> [SUPPLIED MATERIAL]:
>>>>>
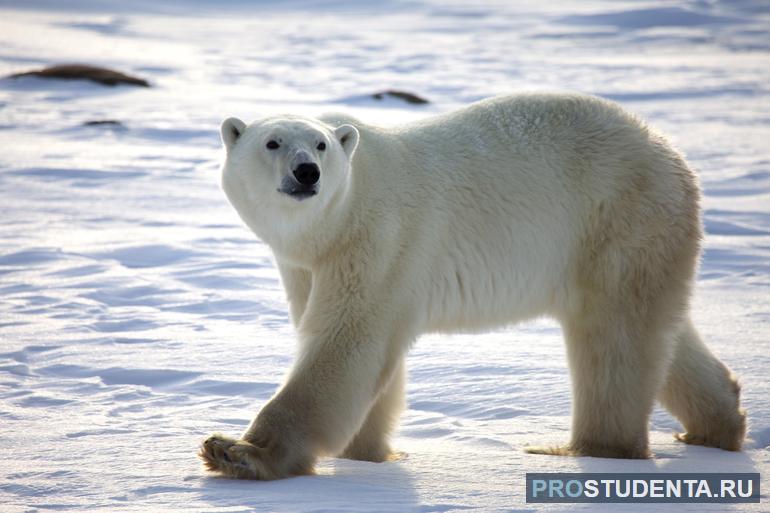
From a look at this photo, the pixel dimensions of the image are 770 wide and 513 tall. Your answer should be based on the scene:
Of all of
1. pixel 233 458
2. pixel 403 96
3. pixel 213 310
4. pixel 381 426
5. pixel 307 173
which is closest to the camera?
pixel 233 458

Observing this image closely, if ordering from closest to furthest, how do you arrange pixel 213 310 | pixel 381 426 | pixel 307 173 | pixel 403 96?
pixel 307 173, pixel 381 426, pixel 213 310, pixel 403 96

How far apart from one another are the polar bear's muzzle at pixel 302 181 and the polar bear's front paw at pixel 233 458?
2.56ft

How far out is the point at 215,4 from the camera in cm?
3094

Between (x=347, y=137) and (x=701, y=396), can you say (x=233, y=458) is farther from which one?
(x=701, y=396)

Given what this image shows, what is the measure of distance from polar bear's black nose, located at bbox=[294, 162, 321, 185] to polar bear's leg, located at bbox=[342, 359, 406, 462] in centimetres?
76

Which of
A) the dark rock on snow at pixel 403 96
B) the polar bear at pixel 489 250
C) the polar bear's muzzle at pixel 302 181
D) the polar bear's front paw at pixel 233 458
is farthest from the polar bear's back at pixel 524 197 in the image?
the dark rock on snow at pixel 403 96

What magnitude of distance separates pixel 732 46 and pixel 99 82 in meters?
12.3

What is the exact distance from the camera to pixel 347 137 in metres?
3.61

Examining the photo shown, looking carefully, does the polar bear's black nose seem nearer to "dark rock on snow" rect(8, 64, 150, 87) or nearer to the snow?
the snow

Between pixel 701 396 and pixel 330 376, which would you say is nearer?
pixel 330 376

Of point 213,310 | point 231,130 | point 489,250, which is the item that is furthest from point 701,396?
point 213,310

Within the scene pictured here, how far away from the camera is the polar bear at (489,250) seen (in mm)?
3479

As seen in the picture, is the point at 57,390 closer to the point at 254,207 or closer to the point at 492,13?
the point at 254,207

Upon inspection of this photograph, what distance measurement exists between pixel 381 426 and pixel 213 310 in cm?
207
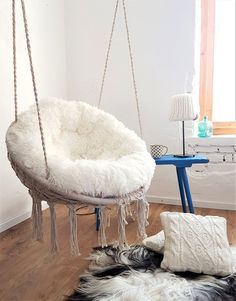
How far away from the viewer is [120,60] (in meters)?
2.83

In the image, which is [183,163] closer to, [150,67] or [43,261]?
[150,67]

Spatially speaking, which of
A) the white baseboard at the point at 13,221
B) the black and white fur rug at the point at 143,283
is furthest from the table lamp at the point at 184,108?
the white baseboard at the point at 13,221

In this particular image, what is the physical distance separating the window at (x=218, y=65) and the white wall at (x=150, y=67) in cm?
20

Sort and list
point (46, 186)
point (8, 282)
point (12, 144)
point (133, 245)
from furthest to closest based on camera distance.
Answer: point (133, 245) → point (8, 282) → point (12, 144) → point (46, 186)

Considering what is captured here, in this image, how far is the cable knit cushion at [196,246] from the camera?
149 cm

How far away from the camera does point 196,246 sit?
152cm

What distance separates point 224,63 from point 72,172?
2.12 metres

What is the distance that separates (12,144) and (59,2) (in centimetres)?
203

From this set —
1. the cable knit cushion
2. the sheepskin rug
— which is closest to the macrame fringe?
the sheepskin rug

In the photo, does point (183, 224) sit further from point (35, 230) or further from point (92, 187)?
point (35, 230)

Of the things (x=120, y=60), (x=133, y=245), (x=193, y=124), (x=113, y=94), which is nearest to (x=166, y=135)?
(x=193, y=124)

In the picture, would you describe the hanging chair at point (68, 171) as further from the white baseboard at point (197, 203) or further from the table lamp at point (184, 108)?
the white baseboard at point (197, 203)

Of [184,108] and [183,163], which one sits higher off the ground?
[184,108]

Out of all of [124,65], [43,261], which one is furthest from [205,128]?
[43,261]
<<<<<
> [TO DO]:
Put every line of the records above into a JSON list of strings, one string per line, with blank lines skipped and the pictures left out.

> [SOLUTION]:
[
  "From a look at this photo, the pixel dimensions of the image are 770 wide and 513 tall. Your answer should be based on the scene:",
  "Of all of",
  "1. pixel 233 458",
  "2. pixel 403 96",
  "3. pixel 213 310",
  "4. pixel 381 426",
  "5. pixel 307 173",
  "which is closest to the camera?",
  "pixel 233 458",
  "Observing this image closely, if ordering from closest to furthest, how do you arrange pixel 213 310 | pixel 381 426 | pixel 307 173 | pixel 403 96?",
  "pixel 307 173, pixel 381 426, pixel 213 310, pixel 403 96",
  "How far apart from one another are the polar bear's muzzle at pixel 302 181 and the polar bear's front paw at pixel 233 458?",
  "2.56ft",
  "How far out is the point at 215,4 from the camera in cm?",
  "3094",
  "Between (x=347, y=137) and (x=701, y=396), can you say (x=233, y=458) is farther from which one?",
  "(x=701, y=396)",
  "Given what this image shows, what is the measure of distance from polar bear's black nose, located at bbox=[294, 162, 321, 185] to polar bear's leg, located at bbox=[342, 359, 406, 462] in centimetres?",
  "76",
  "Which of",
  "A) the dark rock on snow at pixel 403 96",
  "B) the polar bear at pixel 489 250",
  "C) the polar bear's muzzle at pixel 302 181",
  "D) the polar bear's front paw at pixel 233 458",
  "is farthest from the polar bear's back at pixel 524 197 in the image?",
  "the dark rock on snow at pixel 403 96",
  "What magnitude of distance separates pixel 732 46 and pixel 99 82 in meters?",
  "12.3",
  "What is the exact distance from the camera to pixel 347 137 in metres?",
  "3.61",
  "Examining the photo shown, looking carefully, does the polar bear's black nose seem nearer to \"dark rock on snow\" rect(8, 64, 150, 87) or nearer to the snow?",
  "the snow",
  "Between pixel 701 396 and pixel 330 376, which would you say is nearer?",
  "pixel 330 376",
  "Of point 213,310 | point 231,130 | point 489,250, which is the item that is furthest from point 701,396?",
  "point 213,310",
  "Within the scene pictured here, how far away from the camera is the polar bear at (489,250) seen (in mm)?",
  "3479",
  "As seen in the picture, is the point at 57,390 closer to the point at 254,207 or closer to the point at 492,13?",
  "the point at 254,207",
  "Upon inspection of this photograph, what distance measurement exists between pixel 381 426 and pixel 213 310 in cm?",
  "207",
  "How far away from the viewer is [120,60] (in meters)?",
  "2.83",
  "In the image, which is [183,163] closer to, [150,67] or [43,261]?",
  "[150,67]",
  "Spatially speaking, which of",
  "A) the white baseboard at the point at 13,221",
  "B) the black and white fur rug at the point at 143,283",
  "is furthest from the table lamp at the point at 184,108?",
  "the white baseboard at the point at 13,221",
  "In this particular image, what is the physical distance separating the window at (x=218, y=65) and the white wall at (x=150, y=67) in cm?",
  "20",
  "Sort and list",
  "point (46, 186)",
  "point (8, 282)",
  "point (12, 144)",
  "point (133, 245)",
  "from furthest to closest based on camera distance.",
  "Answer: point (133, 245) → point (8, 282) → point (12, 144) → point (46, 186)",
  "Considering what is captured here, in this image, how far is the cable knit cushion at [196,246] from the camera?",
  "149 cm",
  "How far away from the camera does point 196,246 sit?",
  "152cm",
  "What distance separates point 224,63 from point 72,172?",
  "2.12 metres",
  "What is the distance that separates (12,144) and (59,2) (in centimetres)?",
  "203",
  "From this set —",
  "1. the cable knit cushion",
  "2. the sheepskin rug",
  "— which is closest to the macrame fringe?",
  "the sheepskin rug",
  "In the photo, does point (183, 224) sit further from point (35, 230) or further from point (92, 187)?",
  "point (35, 230)",
  "Of the things (x=120, y=60), (x=133, y=245), (x=193, y=124), (x=113, y=94), which is nearest to (x=166, y=135)?",
  "(x=193, y=124)",
  "In the picture, would you describe the hanging chair at point (68, 171) as further from the white baseboard at point (197, 203) or further from the table lamp at point (184, 108)?",
  "the white baseboard at point (197, 203)",
  "Of [184,108] and [183,163], which one sits higher off the ground?",
  "[184,108]",
  "Out of all of [124,65], [43,261], which one is furthest from [205,128]?",
  "[43,261]"
]